# Activity
Output, exactly and in full, only the lines from the one containing "Chinese artist Ai" to the last line of the data. Pictures should not appear.

# Input for this task

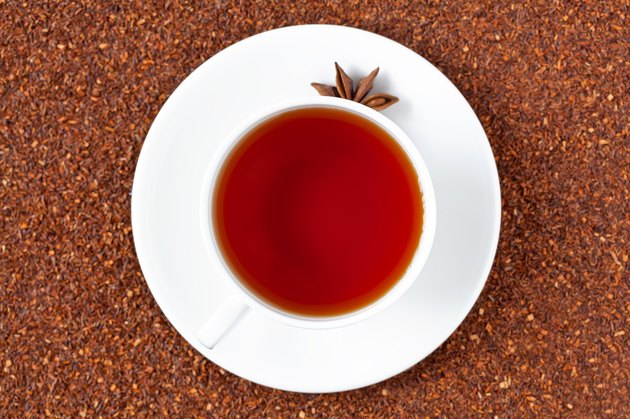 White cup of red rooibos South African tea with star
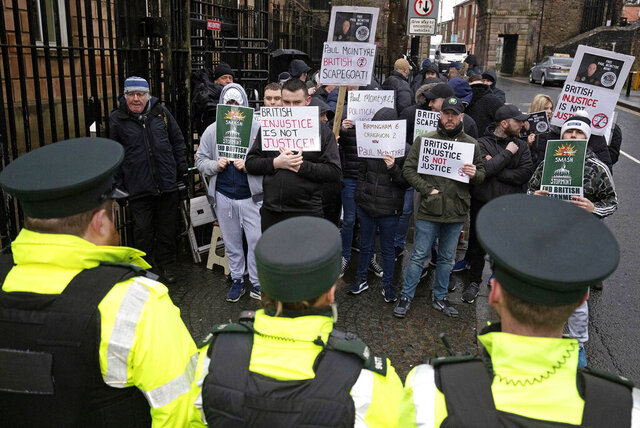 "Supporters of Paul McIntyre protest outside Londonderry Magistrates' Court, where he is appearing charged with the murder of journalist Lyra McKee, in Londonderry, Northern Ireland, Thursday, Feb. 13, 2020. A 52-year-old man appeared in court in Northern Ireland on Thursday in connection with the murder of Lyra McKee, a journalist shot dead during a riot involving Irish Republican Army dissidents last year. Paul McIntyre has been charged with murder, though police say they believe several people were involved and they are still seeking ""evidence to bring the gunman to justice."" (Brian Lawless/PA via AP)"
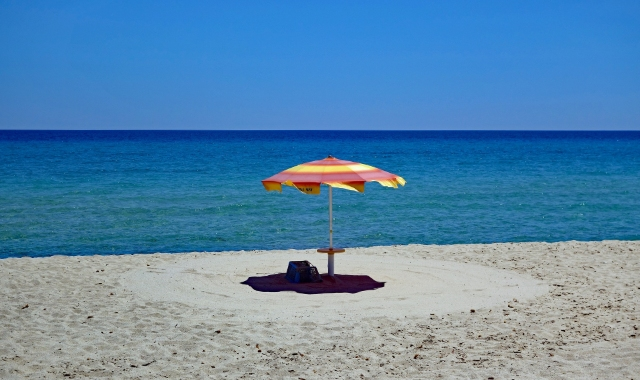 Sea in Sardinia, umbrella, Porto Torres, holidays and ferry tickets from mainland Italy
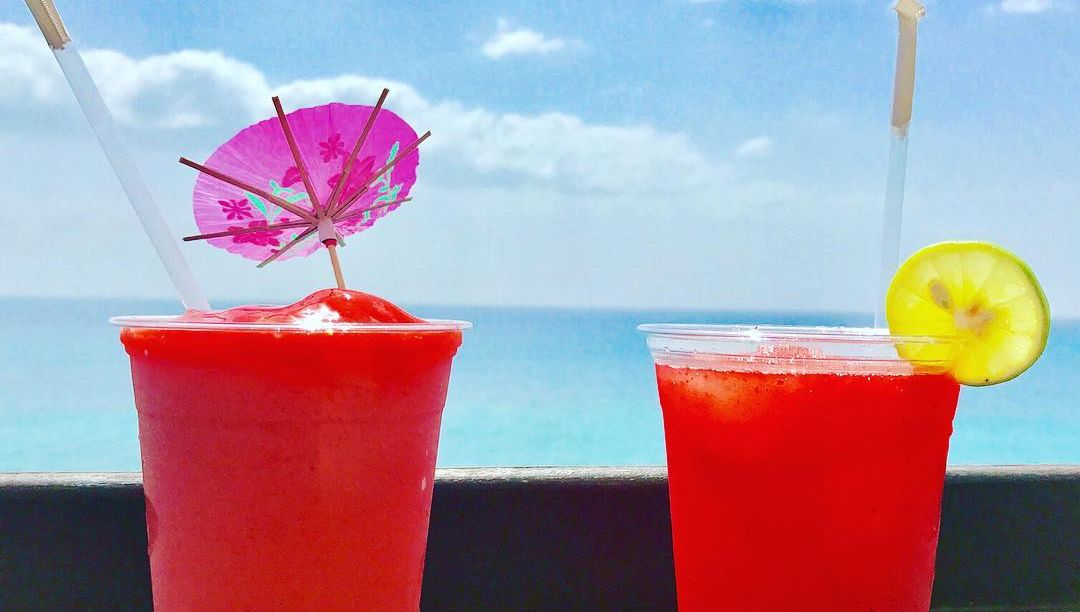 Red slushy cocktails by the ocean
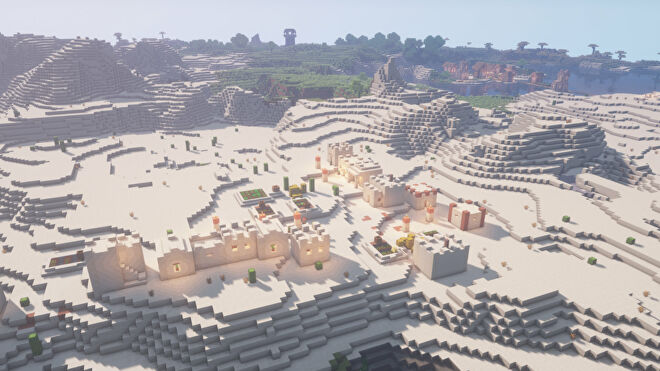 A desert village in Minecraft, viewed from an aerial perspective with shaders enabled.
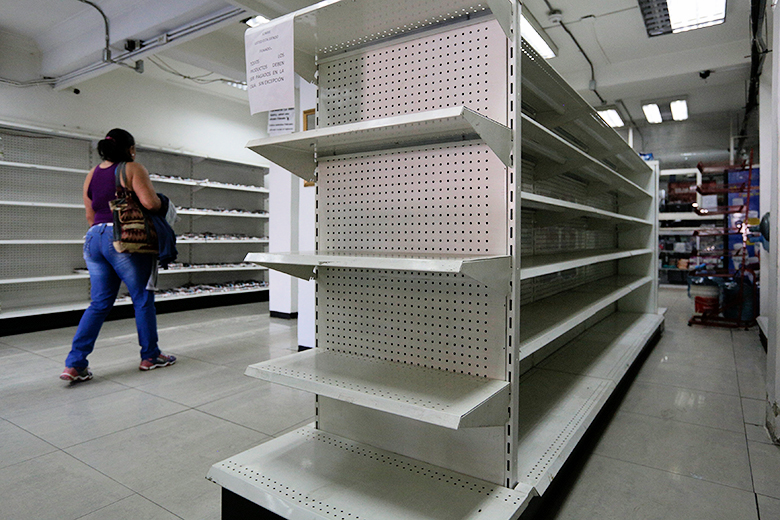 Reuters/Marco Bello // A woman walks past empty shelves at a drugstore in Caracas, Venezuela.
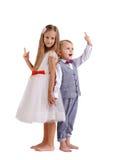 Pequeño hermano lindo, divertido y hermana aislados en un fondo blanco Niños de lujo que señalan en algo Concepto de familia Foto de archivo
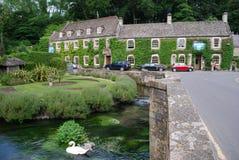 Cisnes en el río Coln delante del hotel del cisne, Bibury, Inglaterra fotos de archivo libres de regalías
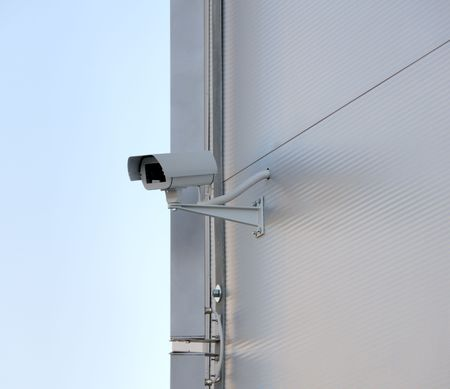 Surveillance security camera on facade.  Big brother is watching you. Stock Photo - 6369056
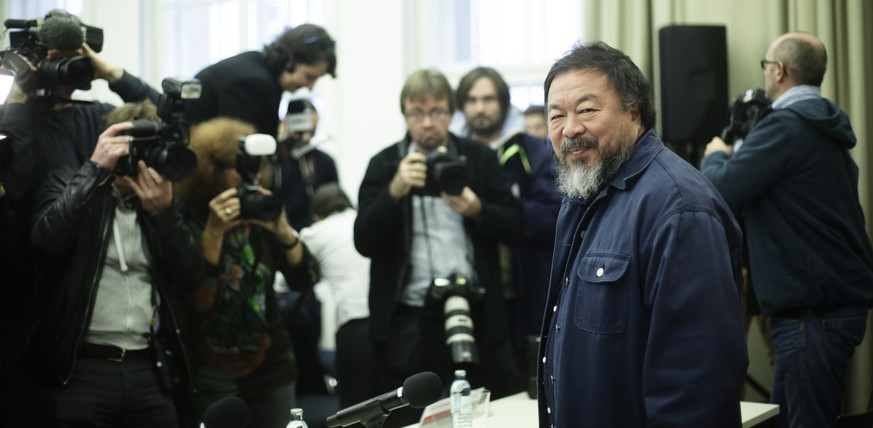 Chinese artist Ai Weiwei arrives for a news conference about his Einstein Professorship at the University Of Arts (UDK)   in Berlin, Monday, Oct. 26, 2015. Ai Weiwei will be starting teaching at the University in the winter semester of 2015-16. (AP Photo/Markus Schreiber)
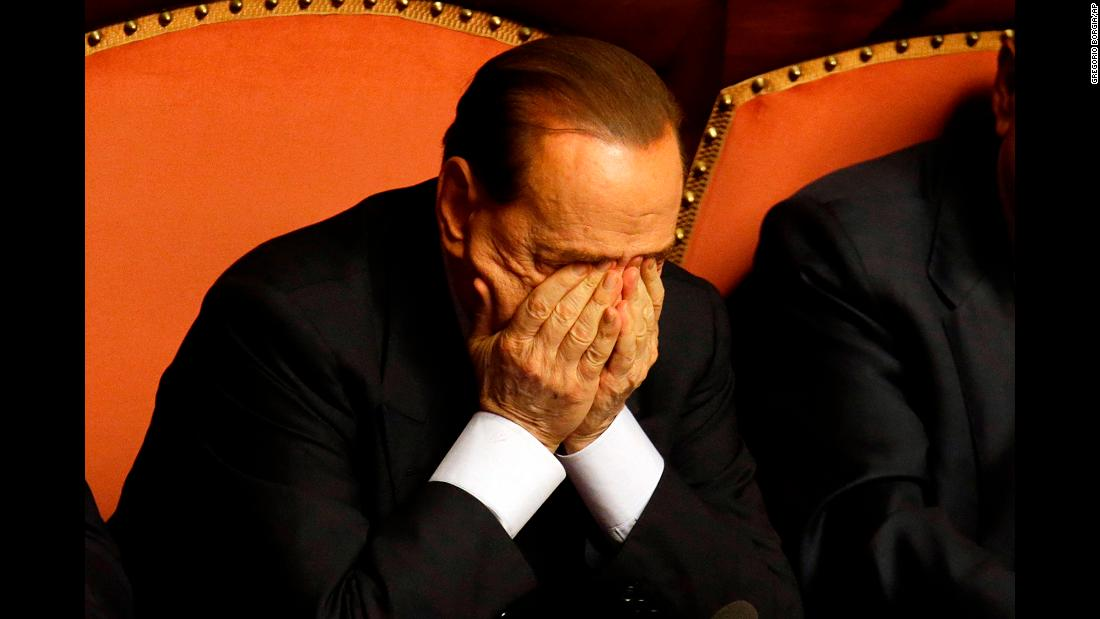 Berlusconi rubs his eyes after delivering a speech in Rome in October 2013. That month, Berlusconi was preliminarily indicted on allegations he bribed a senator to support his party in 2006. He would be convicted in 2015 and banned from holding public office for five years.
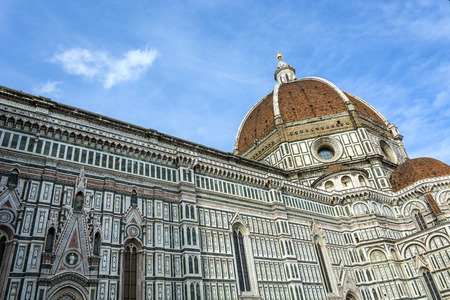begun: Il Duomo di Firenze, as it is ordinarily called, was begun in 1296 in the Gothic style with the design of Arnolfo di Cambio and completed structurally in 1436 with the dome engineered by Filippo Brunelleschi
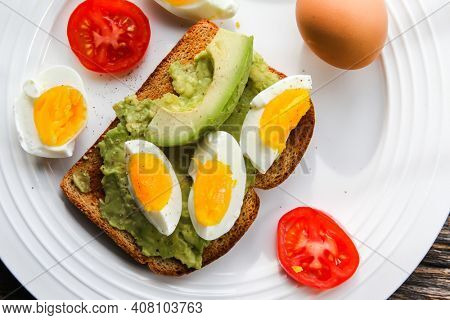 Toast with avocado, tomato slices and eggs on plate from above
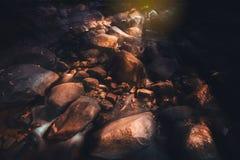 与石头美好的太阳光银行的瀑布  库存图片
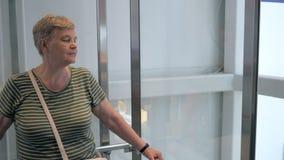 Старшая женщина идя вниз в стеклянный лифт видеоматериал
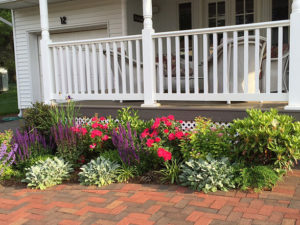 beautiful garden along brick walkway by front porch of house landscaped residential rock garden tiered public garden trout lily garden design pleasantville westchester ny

# Response box
 Chinese artist Ai Weiwei arrives for a news conference about his Einstein Professorship at the University Of Arts (UDK)   in Berlin, Monday, Oct. 26, 2015. Ai Weiwei will be starting teaching at the University in the winter semester of 2015-16. (AP Photo/Markus Schreiber)
 Berlusconi rubs his eyes after delivering a speech in Rome in October 2013. That month, Berlusconi was preliminarily indicted on allegations he bribed a senator to support his party in 2006. He would be convicted in 2015 and banned from holding public office for five years.
begun: Il Duomo di Firenze, as it is ordinarily called, was begun in 1296 in the Gothic style with the design of Arnolfo di Cambio and completed structurally in 1436 with the dome engineered by Filippo Brunelleschi
 Toast with avocado, tomato slices and eggs on plate from above
 与石头美好的太阳光银行的瀑布  库存图片
 Старшая женщина идя вниз в стеклянный лифт видеоматериал
 beautiful garden along brick walkway by front porch of house landscaped residential rock garden tiered public garden trout lily garden design pleasantville westchester ny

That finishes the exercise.